浪人生、芸術家、文芸少年、主婦、 サラリーマン、飲食経営者、医者、消防士、、、。
コーヒーの湯気を挟み、様々な会話が飛び交っている。
洗練されたコーヒーがそこにアクセントとなり 最高の居心地の良さを感じてしまう。
職種は変われども、飲むコーヒーが変われども、コーヒーは すべてのシーンのそばにある。
それは、仕事だけではない。
朝目覚めたとき、コンビニで、食事の後、テレビを観ながら、電車を待っている時、、、。

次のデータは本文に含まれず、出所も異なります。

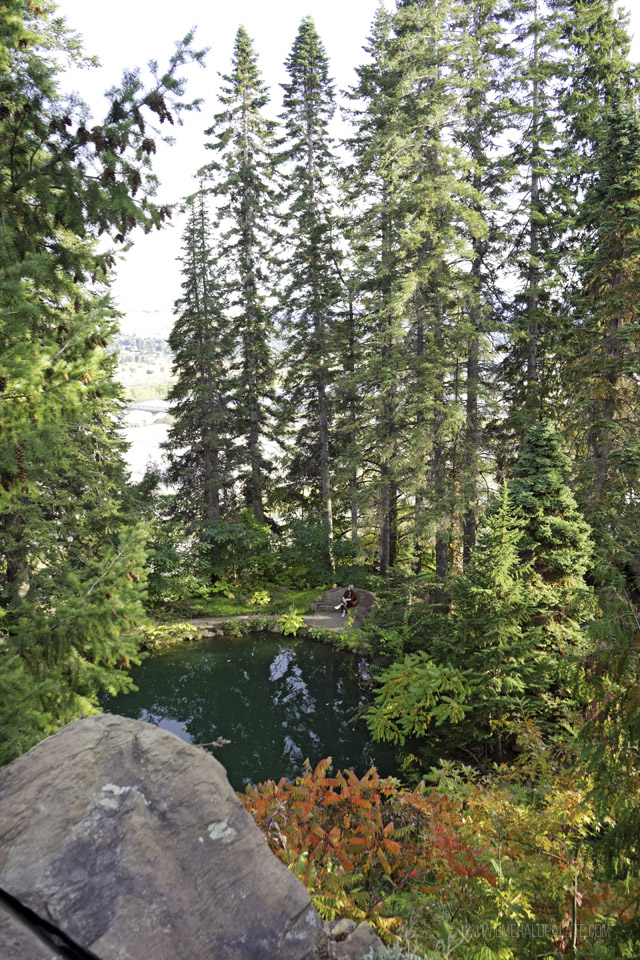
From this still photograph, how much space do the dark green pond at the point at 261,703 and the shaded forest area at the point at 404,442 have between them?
3.21 ft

頑張ろうとする時、悩んでいる時、ホッとしている時、、、。
生活のあらゆる場にはいつもコーヒーの香りと苦味がある。
10年前、建設現場で飲んでいた缶コーヒー。
いま、コーヒースタンドで飲むそれとは味も値段も大きく違う。
しかし、コーヒーを通じてコミュニケーションが 円滑にできていることは同じである。
私はこれからも人生で挫折や悲しみ、そして喜びなどを経験していくだろう。
その傍らではコーヒーがあり、その味や香りはその時の思いを忘れないように心に刻んでくれる。
コーヒーとともに歩む人生は苦味もあればエグミもある。
新しいコーヒーを探すように、人生をこれからも楽しみたい。